By that same token, I have been to spiritual places in number enough to trust in what is told to me by honest men that have seen more of that realm. That knowledge informs a view I hold that looks beyond the limits of mortality. I see my ultimate end as being one with God, as part of His family, engaged in the work and glory of bringing to pass the eternal life of mankind.

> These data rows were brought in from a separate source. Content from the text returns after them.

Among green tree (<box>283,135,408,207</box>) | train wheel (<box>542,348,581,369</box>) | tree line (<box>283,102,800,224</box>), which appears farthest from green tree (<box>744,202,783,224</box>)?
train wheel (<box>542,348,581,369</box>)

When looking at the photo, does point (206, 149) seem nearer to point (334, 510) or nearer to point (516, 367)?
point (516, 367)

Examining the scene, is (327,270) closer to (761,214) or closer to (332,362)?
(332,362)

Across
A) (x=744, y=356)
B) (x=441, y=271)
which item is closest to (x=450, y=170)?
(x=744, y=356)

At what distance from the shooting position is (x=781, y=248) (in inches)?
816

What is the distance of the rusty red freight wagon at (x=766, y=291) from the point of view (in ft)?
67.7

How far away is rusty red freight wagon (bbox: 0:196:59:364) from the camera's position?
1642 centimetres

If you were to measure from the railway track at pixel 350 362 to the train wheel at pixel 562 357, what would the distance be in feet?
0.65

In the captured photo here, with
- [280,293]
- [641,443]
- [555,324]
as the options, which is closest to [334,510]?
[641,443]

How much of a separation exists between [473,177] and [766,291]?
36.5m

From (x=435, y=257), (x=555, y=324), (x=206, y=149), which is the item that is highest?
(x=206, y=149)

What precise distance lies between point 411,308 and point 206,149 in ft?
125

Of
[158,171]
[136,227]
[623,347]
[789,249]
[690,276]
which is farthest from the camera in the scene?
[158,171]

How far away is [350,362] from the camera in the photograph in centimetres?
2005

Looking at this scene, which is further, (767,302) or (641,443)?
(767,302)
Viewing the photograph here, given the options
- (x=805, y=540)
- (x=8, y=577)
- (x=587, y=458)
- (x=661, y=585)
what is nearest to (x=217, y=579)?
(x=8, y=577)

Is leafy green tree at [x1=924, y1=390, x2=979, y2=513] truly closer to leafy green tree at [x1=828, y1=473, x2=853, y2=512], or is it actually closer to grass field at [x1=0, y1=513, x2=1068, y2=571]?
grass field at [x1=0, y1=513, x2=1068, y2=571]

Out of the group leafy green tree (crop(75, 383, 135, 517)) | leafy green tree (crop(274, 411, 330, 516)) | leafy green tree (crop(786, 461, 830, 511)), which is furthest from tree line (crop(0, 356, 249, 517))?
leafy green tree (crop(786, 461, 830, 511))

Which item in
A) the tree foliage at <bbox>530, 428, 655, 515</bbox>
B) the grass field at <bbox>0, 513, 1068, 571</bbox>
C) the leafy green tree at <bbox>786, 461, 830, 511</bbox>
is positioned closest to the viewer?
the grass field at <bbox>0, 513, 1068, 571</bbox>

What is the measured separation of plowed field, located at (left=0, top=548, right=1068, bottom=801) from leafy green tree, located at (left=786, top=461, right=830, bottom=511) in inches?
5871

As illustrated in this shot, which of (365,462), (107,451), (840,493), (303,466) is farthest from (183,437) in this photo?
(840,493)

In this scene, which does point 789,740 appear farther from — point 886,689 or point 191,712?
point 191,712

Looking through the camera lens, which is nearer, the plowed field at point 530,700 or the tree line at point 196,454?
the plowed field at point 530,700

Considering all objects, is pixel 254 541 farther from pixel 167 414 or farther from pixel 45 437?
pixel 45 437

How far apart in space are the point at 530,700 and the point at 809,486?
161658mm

Why are people born the way they are? Jesus said it wasn’t because of anyone’s sins: it just happens. Pick any condition in the “born this way” category, and it just happens. Each of us faces a string of burdens in life, unique to our own existence. We can choose to be guided by pride and demand that we are right, damn anyone that dares to disagree. In the process, we can destroy goodness around us and blind ourselves to truth. Or, we can choose instead to be guided by humility and accept that we have much to learn and, in the process, open our eyes to truth as we work out our salvation with fear and trembling, care and precision.
So how can I, a person who claims to be a just, enlightened, unbigoted intellect, be against the idea of same-sex marriage?….Well, I shall explain.
…We are here to prepare to be part of an Eternal Family. That is no euphemism. I was a spirit child before I was a mortal child, and as a spirit child, I was the product of a loving union in the realm from which I came and to which I hope to return. Gender was important to the creation of my spirit. Important? No, it was vital. Gender is vital to the continuance of that work, for there is more of it to come. I cannot live alongside my Heavenly Father and do the things which He would have me do without an Eternal Companion of the necessary opposite gender. Biology for the continuation of the species is not limited to the time between birth and death in this mortal existence. It is Eternal. Marriage between a man and a woman can continue for eternity, should it be sealed upon earth by the proper authority and in the proper place. Any other sort of union cannot.
I recognize that zzzptm is indeed a well-traveled dude, so I tread carefully lest I appear as the “ignorant young wag” who “would try to debunk [his] geographic knowledge by virtue of the fact that [he has] not yet been to every place in the world.” (But it’s probably too late.)
But it seems to me that zzzptm’s appeal to faith, and the appeal to faith as akin to love from his previous post, raises some questions about the conclusions he wants to make from faith.
Using the truths he has earned and learned from his faith, he wants to make the case that some kinds of love — and some unions formed of those loves — are not eternal, cannot be vital, and even cannot abide beside God. He may be right, but to call into question some kinds of love will destabilize some kinds of faith (but wouldn’t most religious folks agree? — faith isn’t as important as having faith in the right things). With this destabilization, I can say that he may be right in his conclusions, but he needs another grounding for his faith than the experiencing of it (because, analogously, under his system, one would need more grounding for love than the experiencing of it.)
In other words, if his defense of his irrational faith is an appeal to the goodness and the nobility of the irrationality of love, then his attack of the love that others know of immediately alienates them from his sense of faith.
Then again, this is probably just smooth talk from a ignorant young faithless murderous sociopathic wag.